→ Stated problem:
Answer these from the article below on managing local Odoo development projects:
1. According to the article, which version is the current master branch?
2. What did the PHP/Laravel developers in the office use?
3. Which of the listed problems did the move to virtual machines worsen?

→ Selected passage:
★ ★ ★ ★ ★
Articles > How I manage hundreds of local development Odoo projects

How I manage hundreds of local development Odoo projects

Written by
Holden Rehg
Posted on
September 9, 2021 at 2:02 PM

Odoo development has a unique set of problems that I have not dealt with in any other web development project. The main issue in my experience stems from yearly, non backwards compatible upgrades.

This leaves developers with the need to maintain and support projects that linearly increase in size year to year. There's open source modules on GitHub that stretch back to version 7/8 (current master branch is sitting at 15). So those projects may have 9 production branches (7.0, 8.0, 9.0, ... 15.0) each with code that is about 90% identical. This continues every year.

You of course can stop supporting certain versions. Odoo does have an LTS policy, but without a clear, simple and affordable path for migration we're often stuck as Odoo developers supporting older versions. I've worked with clients that are 6+ versions behind because they had introduced a large number of customizations to their system. It did not make financial sense to take 100k lines of code and migrate their entire system forward. I wouldn't have recommended to them either. Honestly the system worked perfectly fine for them and did its job well. It's not actually much of a burden on the client. Sticking with a major version for a long period of time is a bigger burden on the developers maintaining the system. In that scenario, I don't have too much to complain about because the customer is getting value from their software. That's always our top goal as developers. We just have to be aware that there's some hurdles for us to deal with because of it.

This has led to me iterating on ways to manage local development of Odoo projects.

The evolution of solutions

I worked on a team of developers at an Odoo partner for years. We started to hit these types of issues fairly quickly. Our biggest problems were:

  • 1. Setting up a new project took a long time. Initially we would run Odoo instances directly on our local development machines. As projects grew and migrated to new versions, each individual developer was maintaining every major version of Odoo that we work on. This took too much work.
  • 2. There were conflicts. Each major version has slightly different requirements. This isn't only a python packaging issue. Some versions also require or only support certain PostgreSQL versions to work well. Jumping around between projects meant a lot of virtual environment management, 6 different versions of python, sometimes multiple database instances, etc.
  • 3. Local environment differences. On top of the conflicts, each developer was running into unique issues because everyone was running different local environment setups. In the office we had people developing on Mac, Windows, and multiple flavors of Linux. I didn't want to standardize this because developers need to work the way they want, on the machines they want.

First try: virtual machines

We started with a virtual machine.

This is what a lot of people on our team at the time were actually used to. We had PHP/Laravel developers in the office who used Homestead. I had multiple virtual machines for different operating systems that I needed to test with. It felt a little more common place in 2015/2016 than it does now.

So that actually solved #2 and most of #3. We still had occasional issues with running a virtual machine on a Mac vs Ubuntu for example.

But it fairly dramatically worsened #1. Working inside of a virtual machine just slows whatever your doing down to a crawl. Now instead of managing virtual environments and databases, we were managing every instance of the virtual machine per project.
★ ★ ★ ★ ★
→ Information shown:
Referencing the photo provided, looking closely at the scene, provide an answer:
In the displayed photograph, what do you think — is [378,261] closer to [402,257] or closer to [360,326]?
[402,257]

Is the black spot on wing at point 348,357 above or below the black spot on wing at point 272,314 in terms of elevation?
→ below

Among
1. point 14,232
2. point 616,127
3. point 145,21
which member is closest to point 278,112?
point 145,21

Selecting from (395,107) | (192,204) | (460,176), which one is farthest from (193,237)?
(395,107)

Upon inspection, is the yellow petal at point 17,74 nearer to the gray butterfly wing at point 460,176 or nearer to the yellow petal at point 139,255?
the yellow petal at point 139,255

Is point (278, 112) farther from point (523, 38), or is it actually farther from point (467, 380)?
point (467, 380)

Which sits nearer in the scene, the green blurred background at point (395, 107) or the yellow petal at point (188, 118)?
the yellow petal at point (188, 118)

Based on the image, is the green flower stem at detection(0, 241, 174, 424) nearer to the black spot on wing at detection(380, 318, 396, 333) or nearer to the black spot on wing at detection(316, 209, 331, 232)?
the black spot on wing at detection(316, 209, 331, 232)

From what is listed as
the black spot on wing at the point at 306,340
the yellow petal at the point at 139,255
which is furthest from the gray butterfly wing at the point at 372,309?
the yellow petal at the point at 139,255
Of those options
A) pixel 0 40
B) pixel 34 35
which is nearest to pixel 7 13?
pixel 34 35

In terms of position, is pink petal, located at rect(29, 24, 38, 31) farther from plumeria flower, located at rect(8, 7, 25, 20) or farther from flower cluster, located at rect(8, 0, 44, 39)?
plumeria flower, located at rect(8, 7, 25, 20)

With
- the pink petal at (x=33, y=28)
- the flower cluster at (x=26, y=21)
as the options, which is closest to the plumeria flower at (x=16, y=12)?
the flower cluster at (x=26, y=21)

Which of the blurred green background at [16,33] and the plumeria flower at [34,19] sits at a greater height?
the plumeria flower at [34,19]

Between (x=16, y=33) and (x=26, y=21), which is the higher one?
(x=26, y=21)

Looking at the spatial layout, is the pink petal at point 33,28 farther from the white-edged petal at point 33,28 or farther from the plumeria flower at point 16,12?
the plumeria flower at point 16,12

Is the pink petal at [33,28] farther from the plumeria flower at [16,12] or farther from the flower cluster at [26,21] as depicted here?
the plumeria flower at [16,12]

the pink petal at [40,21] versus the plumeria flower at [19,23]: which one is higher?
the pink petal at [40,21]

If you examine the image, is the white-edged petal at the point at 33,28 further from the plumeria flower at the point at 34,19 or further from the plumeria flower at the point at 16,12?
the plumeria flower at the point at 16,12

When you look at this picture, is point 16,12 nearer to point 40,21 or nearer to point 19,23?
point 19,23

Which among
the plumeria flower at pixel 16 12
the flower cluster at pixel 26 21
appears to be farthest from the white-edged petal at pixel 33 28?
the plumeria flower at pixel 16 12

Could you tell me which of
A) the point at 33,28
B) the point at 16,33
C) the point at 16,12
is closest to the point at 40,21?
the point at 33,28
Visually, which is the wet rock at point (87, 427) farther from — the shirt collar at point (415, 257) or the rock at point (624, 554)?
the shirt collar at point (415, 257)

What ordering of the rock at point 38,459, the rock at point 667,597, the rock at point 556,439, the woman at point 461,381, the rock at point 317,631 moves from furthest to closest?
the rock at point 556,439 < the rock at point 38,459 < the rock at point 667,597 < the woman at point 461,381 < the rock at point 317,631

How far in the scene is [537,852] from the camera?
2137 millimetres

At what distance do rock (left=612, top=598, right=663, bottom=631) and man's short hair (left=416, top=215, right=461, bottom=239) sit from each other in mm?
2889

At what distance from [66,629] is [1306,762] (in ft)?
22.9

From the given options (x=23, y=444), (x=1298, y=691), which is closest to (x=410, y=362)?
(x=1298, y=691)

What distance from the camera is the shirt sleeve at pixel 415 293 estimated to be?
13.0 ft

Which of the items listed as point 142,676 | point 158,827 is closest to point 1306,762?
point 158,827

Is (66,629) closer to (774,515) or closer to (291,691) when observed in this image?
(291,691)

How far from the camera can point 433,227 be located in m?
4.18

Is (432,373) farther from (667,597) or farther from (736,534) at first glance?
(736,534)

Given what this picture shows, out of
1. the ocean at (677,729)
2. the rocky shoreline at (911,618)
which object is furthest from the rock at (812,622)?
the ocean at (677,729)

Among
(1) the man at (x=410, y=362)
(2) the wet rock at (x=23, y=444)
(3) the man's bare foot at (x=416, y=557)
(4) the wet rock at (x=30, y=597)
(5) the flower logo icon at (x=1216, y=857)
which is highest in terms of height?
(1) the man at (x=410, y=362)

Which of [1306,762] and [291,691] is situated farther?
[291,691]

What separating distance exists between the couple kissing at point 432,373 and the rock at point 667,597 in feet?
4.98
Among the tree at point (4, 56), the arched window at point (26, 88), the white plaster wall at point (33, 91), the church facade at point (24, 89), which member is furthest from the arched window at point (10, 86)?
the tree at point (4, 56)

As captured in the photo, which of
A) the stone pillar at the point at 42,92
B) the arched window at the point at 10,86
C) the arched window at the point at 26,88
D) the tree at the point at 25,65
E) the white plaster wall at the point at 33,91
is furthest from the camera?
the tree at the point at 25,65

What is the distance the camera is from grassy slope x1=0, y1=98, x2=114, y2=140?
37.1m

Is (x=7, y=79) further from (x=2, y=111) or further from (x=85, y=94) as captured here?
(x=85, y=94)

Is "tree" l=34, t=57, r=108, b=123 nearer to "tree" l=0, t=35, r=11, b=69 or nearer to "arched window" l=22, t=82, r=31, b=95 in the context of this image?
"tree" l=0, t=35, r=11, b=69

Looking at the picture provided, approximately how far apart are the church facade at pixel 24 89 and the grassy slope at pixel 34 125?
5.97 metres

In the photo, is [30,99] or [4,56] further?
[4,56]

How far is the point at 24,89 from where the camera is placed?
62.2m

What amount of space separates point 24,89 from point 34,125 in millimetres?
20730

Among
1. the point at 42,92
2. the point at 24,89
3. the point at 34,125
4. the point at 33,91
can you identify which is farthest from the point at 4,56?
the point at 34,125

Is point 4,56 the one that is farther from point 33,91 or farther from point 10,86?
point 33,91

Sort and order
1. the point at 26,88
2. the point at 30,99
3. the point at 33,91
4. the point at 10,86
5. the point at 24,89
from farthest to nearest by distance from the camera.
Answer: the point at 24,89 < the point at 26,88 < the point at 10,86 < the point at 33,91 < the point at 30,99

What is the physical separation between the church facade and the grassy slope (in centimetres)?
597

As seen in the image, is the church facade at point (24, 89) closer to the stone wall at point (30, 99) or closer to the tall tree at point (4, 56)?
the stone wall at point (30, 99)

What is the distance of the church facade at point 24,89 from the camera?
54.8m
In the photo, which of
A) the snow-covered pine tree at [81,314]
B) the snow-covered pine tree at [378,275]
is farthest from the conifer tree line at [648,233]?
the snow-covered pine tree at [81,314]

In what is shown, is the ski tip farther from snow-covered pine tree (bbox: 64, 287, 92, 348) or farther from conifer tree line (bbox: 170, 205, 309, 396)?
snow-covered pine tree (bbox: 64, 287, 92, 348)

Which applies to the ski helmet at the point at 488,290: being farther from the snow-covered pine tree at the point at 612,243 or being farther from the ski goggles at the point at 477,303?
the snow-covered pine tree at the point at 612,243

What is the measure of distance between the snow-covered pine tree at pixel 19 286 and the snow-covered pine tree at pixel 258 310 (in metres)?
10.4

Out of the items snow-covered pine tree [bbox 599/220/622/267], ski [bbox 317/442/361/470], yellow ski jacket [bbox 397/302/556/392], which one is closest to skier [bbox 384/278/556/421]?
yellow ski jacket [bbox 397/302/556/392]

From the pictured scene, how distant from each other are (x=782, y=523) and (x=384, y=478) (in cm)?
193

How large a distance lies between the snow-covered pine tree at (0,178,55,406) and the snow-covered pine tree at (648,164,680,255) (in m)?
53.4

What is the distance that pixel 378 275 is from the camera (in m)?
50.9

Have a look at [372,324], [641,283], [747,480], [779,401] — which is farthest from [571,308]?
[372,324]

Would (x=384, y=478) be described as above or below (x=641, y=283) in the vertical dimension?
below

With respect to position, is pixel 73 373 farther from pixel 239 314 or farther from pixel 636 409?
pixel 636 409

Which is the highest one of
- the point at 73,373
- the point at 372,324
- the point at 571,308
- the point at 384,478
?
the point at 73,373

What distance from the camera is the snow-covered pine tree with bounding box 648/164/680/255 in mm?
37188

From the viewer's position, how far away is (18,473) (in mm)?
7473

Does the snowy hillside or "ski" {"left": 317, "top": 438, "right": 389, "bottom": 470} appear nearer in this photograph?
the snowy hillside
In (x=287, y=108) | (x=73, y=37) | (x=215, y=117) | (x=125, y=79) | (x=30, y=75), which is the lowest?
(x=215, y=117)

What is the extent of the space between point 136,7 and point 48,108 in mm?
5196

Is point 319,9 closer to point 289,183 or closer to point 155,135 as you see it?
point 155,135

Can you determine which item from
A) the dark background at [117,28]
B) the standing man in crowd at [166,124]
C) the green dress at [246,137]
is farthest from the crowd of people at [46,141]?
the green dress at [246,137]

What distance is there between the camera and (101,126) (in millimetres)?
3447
★ ★ ★ ★ ★
→ Solution to the exercise:
1. Version 15.
2. Homestead.
3. Problem #1: setting up a new project took a long time.